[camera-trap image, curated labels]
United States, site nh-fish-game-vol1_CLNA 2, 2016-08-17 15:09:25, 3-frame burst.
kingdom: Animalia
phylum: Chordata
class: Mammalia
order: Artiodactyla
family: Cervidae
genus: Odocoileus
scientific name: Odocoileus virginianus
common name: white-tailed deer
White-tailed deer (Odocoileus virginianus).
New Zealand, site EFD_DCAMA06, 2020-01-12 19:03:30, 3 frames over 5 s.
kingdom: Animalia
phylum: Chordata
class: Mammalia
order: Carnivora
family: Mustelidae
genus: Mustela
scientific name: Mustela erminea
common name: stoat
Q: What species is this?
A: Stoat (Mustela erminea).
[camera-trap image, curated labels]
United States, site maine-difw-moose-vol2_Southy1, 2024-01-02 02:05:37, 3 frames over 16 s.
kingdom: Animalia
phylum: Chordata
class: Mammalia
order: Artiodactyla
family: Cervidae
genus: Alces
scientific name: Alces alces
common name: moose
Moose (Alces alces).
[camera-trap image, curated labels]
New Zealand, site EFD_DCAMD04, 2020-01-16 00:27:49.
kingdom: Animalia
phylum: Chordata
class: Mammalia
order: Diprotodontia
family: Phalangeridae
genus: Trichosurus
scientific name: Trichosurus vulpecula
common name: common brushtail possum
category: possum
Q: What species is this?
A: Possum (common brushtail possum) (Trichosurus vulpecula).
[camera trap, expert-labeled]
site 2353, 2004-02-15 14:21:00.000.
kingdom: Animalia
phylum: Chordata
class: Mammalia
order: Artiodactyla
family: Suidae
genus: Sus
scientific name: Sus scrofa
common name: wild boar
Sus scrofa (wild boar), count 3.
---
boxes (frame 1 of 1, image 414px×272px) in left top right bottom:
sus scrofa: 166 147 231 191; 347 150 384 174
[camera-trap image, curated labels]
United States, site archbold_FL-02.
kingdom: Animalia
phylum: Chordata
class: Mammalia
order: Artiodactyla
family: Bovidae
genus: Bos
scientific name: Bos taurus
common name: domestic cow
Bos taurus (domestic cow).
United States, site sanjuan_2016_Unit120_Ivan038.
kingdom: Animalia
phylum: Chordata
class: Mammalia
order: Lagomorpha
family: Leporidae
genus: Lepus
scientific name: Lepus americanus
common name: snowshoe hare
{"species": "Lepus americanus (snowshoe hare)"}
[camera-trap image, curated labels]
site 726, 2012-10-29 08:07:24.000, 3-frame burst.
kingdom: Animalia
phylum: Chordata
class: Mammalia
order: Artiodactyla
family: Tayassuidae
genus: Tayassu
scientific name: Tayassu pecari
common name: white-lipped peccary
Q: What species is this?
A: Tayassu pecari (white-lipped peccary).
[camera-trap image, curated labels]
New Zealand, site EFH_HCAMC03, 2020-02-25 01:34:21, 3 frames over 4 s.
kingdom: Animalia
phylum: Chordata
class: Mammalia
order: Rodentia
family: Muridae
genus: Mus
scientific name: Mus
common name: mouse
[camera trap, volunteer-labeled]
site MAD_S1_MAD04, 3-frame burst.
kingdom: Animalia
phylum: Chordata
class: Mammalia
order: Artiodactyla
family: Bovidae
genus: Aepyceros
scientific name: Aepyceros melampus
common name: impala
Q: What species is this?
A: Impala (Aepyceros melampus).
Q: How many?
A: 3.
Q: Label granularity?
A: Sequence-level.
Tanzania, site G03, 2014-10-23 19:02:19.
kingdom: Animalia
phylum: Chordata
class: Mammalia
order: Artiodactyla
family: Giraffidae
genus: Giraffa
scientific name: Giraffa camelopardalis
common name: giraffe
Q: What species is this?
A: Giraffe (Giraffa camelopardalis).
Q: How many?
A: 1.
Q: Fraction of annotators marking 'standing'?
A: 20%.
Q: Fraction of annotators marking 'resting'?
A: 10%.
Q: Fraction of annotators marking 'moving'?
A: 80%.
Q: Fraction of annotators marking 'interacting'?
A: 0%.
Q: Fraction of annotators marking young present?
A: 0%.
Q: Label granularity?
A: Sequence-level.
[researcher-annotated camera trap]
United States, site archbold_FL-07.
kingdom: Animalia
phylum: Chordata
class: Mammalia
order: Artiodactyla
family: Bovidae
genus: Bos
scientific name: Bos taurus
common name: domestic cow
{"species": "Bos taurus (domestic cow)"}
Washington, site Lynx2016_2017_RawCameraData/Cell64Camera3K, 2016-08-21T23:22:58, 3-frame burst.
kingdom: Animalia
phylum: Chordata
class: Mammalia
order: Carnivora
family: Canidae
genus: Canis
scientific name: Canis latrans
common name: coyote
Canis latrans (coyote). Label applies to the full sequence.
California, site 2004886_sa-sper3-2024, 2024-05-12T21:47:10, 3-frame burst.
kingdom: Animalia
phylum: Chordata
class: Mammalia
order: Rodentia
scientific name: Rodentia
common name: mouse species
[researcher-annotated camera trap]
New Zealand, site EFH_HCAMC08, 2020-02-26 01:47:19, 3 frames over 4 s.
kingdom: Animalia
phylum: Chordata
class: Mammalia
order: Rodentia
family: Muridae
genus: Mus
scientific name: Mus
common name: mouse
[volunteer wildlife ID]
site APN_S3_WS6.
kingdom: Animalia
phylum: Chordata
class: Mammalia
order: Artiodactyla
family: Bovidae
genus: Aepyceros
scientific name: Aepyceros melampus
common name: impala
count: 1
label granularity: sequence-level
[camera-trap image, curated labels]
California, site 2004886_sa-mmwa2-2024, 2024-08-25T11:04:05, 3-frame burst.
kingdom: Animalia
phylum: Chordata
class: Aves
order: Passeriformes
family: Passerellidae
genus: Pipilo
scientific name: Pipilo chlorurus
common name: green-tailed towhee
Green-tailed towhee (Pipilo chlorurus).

◆ ◆ ◆ ◆ ◆

What is needed is a word-for-word copy of the material above.

[camera-trap image, curated labels]
United States, site nh-fish-game-vol1_CLNA 2, 2016-08-17 15:09:25, 3-frame burst.
kingdom: Animalia
phylum: Chordata
class: Mammalia
order: Artiodactyla
family: Cervidae
genus: Odocoileus
scientific name: Odocoileus virginianus
common name: white-tailed deer
White-tailed deer (Odocoileus virginianus).
New Zealand, site EFD_DCAMA06, 2020-01-12 19:03:30, 3 frames over 5 s.
kingdom: Animalia
phylum: Chordata
class: Mammalia
order: Carnivora
family: Mustelidae
genus: Mustela
scientific name: Mustela erminea
common name: stoat
Q: What species is this?
A: Stoat (Mustela erminea).
[camera-trap image, curated labels]
United States, site maine-difw-moose-vol2_Southy1, 2024-01-02 02:05:37, 3 frames over 16 s.
kingdom: Animalia
phylum: Chordata
class: Mammalia
order: Artiodactyla
family: Cervidae
genus: Alces
scientific name: Alces alces
common name: moose
Moose (Alces alces).
[camera-trap image, curated labels]
New Zealand, site EFD_DCAMD04, 2020-01-16 00:27:49.
kingdom: Animalia
phylum: Chordata
class: Mammalia
order: Diprotodontia
family: Phalangeridae
genus: Trichosurus
scientific name: Trichosurus vulpecula
common name: common brushtail possum
category: possum
Q: What species is this?
A: Possum (common brushtail possum) (Trichosurus vulpecula).
[camera trap, expert-labeled]
site 2353, 2004-02-15 14:21:00.000.
kingdom: Animalia
phylum: Chordata
class: Mammalia
order: Artiodactyla
family: Suidae
genus: Sus
scientific name: Sus scrofa
common name: wild boar
Sus scrofa (wild boar), count 3.
---
boxes (frame 1 of 1, image 414px×272px) in left top right bottom:
sus scrofa: 166 147 231 191; 347 150 384 174
[camera-trap image, curated labels]
United States, site archbold_FL-02.
kingdom: Animalia
phylum: Chordata
class: Mammalia
order: Artiodactyla
family: Bovidae
genus: Bos
scientific name: Bos taurus
common name: domestic cow
Bos taurus (domestic cow).
United States, site sanjuan_2016_Unit120_Ivan038.
kingdom: Animalia
phylum: Chordata
class: Mammalia
order: Lagomorpha
family: Leporidae
genus: Lepus
scientific name: Lepus americanus
common name: snowshoe hare
{"species": "Lepus americanus (snowshoe hare)"}
[camera-trap image, curated labels]
site 726, 2012-10-29 08:07:24.000, 3-frame burst.
kingdom: Animalia
phylum: Chordata
class: Mammalia
order: Artiodactyla
family: Tayassuidae
genus: Tayassu
scientific name: Tayassu pecari
common name: white-lipped peccary
Q: What species is this?
A: Tayassu pecari (white-lipped peccary).
[camera-trap image, curated labels]
New Zealand, site EFH_HCAMC03, 2020-02-25 01:34:21, 3 frames over 4 s.
kingdom: Animalia
phylum: Chordata
class: Mammalia
order: Rodentia
family: Muridae
genus: Mus
scientific name: Mus
common name: mouse
[camera trap, volunteer-labeled]
site MAD_S1_MAD04, 3-frame burst.
kingdom: Animalia
phylum: Chordata
class: Mammalia
order: Artiodactyla
family: Bovidae
genus: Aepyceros
scientific name: Aepyceros melampus
common name: impala
Q: What species is this?
A: Impala (Aepyceros melampus).
Q: How many?
A: 3.
Q: Label granularity?
A: Sequence-level.
Tanzania, site G03, 2014-10-23 19:02:19.
kingdom: Animalia
phylum: Chordata
class: Mammalia
order: Artiodactyla
family: Giraffidae
genus: Giraffa
scientific name: Giraffa camelopardalis
common name: giraffe
Q: What species is this?
A: Giraffe (Giraffa camelopardalis).
Q: How many?
A: 1.
Q: Fraction of annotators marking 'standing'?
A: 20%.
Q: Fraction of annotators marking 'resting'?
A: 10%.
Q: Fraction of annotators marking 'moving'?
A: 80%.
Q: Fraction of annotators marking 'interacting'?
A: 0%.
Q: Fraction of annotators marking young present?
A: 0%.
Q: Label granularity?
A: Sequence-level.
[researcher-annotated camera trap]
United States, site archbold_FL-07.
kingdom: Animalia
phylum: Chordata
class: Mammalia
order: Artiodactyla
family: Bovidae
genus: Bos
scientific name: Bos taurus
common name: domestic cow
{"species": "Bos taurus (domestic cow)"}
Washington, site Lynx2016_2017_RawCameraData/Cell64Camera3K, 2016-08-21T23:22:58, 3-frame burst.
kingdom: Animalia
phylum: Chordata
class: Mammalia
order: Carnivora
family: Canidae
genus: Canis
scientific name: Canis latrans
common name: coyote
Canis latrans (coyote). Label applies to the full sequence.
California, site 2004886_sa-sper3-2024, 2024-05-12T21:47:10, 3-frame burst.
kingdom: Animalia
phylum: Chordata
class: Mammalia
order: Rodentia
scientific name: Rodentia
common name: mouse species
[researcher-annotated camera trap]
New Zealand, site EFH_HCAMC08, 2020-02-26 01:47:19, 3 frames over 4 s.
kingdom: Animalia
phylum: Chordata
class: Mammalia
order: Rodentia
family: Muridae
genus: Mus
scientific name: Mus
common name: mouse
[volunteer wildlife ID]
site APN_S3_WS6.
kingdom: Animalia
phylum: Chordata
class: Mammalia
order: Artiodactyla
family: Bovidae
genus: Aepyceros
scientific name: Aepyceros melampus
common name: impala
count: 1
label granularity: sequence-level
[camera-trap image, curated labels]
California, site 2004886_sa-mmwa2-2024, 2024-08-25T11:04:05, 3-frame burst.
kingdom: Animalia
phylum: Chordata
class: Aves
order: Passeriformes
family: Passerellidae
genus: Pipilo
scientific name: Pipilo chlorurus
common name: green-tailed towhee
Green-tailed towhee (Pipilo chlorurus).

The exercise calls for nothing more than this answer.